[ACTIVITY] Each line of the data that includes the string "Equus" is to be copied out.

+++ EXERCISE INPUT

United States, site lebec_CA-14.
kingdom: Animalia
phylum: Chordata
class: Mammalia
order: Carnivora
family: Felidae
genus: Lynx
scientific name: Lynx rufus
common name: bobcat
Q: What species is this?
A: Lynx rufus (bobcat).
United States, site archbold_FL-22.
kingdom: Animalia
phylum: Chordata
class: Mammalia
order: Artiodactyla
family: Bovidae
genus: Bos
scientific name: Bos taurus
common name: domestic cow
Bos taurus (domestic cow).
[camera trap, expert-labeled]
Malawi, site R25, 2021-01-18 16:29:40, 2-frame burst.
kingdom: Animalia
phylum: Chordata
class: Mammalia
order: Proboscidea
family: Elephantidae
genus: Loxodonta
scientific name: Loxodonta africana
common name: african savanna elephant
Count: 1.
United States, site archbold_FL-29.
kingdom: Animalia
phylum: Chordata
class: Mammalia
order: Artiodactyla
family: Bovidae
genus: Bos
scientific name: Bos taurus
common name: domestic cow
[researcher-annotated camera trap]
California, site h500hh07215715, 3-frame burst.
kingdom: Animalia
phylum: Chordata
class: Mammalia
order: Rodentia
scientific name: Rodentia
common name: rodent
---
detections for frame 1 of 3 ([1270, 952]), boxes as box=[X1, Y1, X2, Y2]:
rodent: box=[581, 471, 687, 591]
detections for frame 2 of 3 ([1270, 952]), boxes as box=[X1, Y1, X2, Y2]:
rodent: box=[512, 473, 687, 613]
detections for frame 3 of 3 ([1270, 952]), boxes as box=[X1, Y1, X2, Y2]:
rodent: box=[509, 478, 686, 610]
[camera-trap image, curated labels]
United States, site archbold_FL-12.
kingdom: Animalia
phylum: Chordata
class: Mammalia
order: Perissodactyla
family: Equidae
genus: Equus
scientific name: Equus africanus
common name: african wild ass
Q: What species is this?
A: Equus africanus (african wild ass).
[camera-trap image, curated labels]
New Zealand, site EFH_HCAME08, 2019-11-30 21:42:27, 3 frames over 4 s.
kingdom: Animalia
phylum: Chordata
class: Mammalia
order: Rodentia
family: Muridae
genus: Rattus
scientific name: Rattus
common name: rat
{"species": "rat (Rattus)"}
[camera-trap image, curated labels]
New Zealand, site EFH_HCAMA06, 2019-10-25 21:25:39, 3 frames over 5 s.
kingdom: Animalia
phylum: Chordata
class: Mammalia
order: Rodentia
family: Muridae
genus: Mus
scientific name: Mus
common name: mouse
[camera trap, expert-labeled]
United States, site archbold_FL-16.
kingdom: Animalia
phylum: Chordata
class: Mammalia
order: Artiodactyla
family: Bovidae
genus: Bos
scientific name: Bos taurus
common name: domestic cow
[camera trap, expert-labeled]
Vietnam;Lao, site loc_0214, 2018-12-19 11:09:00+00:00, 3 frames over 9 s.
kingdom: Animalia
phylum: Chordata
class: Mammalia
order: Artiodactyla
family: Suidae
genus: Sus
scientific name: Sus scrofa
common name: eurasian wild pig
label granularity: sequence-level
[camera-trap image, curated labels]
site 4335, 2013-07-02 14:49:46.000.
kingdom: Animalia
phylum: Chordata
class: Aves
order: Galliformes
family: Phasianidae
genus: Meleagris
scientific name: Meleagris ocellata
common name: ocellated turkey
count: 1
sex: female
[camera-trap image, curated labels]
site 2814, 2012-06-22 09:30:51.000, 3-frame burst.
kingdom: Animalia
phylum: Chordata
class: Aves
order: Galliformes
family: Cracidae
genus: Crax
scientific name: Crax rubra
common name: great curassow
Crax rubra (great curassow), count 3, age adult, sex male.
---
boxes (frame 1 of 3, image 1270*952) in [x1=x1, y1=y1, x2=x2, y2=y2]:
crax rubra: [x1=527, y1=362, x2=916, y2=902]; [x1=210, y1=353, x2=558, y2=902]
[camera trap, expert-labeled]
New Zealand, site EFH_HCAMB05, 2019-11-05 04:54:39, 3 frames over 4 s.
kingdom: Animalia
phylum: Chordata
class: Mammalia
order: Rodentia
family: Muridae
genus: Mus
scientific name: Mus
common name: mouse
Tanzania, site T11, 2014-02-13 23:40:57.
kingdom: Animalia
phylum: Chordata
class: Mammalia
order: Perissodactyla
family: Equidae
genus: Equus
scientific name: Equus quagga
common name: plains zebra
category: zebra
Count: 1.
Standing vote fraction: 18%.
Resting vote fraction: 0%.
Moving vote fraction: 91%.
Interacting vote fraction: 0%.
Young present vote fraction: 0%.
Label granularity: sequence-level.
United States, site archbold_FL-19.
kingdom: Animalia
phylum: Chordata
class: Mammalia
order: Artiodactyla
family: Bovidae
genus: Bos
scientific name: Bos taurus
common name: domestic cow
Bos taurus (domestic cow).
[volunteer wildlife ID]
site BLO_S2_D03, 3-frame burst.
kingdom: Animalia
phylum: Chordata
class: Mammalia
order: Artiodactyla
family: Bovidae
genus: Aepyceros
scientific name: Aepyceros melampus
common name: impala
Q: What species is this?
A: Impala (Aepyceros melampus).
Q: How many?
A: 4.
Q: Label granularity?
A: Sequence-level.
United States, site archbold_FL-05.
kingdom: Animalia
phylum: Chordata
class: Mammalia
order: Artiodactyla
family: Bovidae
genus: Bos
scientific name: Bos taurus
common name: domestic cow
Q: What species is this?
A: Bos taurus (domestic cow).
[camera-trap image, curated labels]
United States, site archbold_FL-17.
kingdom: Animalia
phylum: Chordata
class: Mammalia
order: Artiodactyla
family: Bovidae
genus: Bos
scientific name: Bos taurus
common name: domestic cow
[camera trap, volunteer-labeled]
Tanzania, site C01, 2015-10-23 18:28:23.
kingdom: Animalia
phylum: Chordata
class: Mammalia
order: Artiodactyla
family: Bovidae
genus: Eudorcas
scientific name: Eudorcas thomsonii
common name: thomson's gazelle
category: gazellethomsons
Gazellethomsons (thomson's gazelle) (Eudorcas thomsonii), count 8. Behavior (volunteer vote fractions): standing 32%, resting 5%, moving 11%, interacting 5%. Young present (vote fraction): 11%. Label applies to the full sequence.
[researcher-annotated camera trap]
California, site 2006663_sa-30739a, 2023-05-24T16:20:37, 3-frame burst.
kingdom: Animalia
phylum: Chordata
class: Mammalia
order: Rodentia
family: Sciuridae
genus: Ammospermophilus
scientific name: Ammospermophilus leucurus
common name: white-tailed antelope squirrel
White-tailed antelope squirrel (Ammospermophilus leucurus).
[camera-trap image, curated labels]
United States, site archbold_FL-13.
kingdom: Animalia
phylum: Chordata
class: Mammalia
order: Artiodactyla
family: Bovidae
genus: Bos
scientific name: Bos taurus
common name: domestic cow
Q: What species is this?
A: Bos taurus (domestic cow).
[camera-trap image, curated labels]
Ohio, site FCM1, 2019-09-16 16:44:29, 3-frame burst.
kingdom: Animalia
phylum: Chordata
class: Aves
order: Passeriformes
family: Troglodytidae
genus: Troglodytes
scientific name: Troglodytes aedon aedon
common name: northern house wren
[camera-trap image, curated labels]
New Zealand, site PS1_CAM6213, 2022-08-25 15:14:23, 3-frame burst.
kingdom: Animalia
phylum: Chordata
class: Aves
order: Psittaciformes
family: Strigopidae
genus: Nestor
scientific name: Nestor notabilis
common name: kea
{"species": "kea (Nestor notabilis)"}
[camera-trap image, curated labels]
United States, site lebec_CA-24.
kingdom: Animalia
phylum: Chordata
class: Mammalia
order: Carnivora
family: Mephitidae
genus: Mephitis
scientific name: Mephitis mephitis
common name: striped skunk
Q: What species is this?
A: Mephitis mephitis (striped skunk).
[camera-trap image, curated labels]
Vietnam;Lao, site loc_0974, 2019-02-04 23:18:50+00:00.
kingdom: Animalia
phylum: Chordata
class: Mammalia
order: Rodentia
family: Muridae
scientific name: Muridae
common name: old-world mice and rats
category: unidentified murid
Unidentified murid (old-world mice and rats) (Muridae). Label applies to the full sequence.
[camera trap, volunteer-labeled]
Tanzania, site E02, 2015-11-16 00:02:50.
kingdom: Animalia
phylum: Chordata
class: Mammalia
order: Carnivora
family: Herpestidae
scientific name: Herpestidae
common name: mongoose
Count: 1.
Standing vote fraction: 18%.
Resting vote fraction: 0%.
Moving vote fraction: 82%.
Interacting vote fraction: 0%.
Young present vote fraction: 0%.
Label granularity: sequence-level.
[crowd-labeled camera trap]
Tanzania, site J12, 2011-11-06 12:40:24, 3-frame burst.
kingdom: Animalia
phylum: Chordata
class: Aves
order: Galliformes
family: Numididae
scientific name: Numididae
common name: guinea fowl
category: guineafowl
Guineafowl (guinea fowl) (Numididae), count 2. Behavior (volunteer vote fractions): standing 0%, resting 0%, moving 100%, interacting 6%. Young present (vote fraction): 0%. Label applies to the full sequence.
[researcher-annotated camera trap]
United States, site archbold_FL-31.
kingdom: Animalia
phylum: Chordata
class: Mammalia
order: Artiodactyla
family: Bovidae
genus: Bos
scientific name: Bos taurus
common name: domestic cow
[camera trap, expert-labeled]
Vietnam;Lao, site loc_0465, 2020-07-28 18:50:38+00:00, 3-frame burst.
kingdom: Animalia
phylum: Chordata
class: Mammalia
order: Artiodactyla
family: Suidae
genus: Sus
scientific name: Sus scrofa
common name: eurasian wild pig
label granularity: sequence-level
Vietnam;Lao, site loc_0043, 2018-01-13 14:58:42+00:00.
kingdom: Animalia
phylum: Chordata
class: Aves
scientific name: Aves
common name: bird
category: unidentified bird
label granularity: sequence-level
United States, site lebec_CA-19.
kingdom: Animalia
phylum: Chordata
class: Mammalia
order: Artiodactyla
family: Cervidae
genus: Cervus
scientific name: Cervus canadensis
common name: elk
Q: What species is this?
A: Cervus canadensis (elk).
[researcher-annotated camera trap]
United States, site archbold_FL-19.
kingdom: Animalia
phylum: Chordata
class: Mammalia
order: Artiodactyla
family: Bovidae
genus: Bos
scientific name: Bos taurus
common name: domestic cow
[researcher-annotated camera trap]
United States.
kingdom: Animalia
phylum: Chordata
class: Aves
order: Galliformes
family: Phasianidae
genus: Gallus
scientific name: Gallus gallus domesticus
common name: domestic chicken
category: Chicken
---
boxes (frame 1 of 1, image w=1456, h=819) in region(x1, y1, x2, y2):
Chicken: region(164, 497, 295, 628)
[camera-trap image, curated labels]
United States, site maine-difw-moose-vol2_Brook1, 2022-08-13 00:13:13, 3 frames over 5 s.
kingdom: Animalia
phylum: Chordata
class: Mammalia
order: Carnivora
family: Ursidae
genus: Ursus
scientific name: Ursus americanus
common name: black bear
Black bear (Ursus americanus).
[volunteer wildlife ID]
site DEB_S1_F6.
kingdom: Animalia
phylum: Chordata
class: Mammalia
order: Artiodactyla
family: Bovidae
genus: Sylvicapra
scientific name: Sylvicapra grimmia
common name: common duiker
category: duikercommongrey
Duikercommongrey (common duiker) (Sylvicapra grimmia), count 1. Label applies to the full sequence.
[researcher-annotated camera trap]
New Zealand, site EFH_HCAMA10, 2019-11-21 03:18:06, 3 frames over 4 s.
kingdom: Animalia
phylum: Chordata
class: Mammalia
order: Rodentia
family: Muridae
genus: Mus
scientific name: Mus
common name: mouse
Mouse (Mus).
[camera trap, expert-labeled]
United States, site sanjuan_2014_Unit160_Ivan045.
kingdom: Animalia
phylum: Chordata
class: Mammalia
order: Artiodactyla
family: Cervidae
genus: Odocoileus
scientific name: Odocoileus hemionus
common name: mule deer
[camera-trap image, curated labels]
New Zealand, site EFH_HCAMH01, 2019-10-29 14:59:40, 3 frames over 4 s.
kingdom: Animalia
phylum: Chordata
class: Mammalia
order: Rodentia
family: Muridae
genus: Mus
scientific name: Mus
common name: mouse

++++++

[TASK SOLUTION]
genus: Equus
scientific name: Equus africanus
A: Equus africanus (african wild ass).
genus: Equus
scientific name: Equus quagga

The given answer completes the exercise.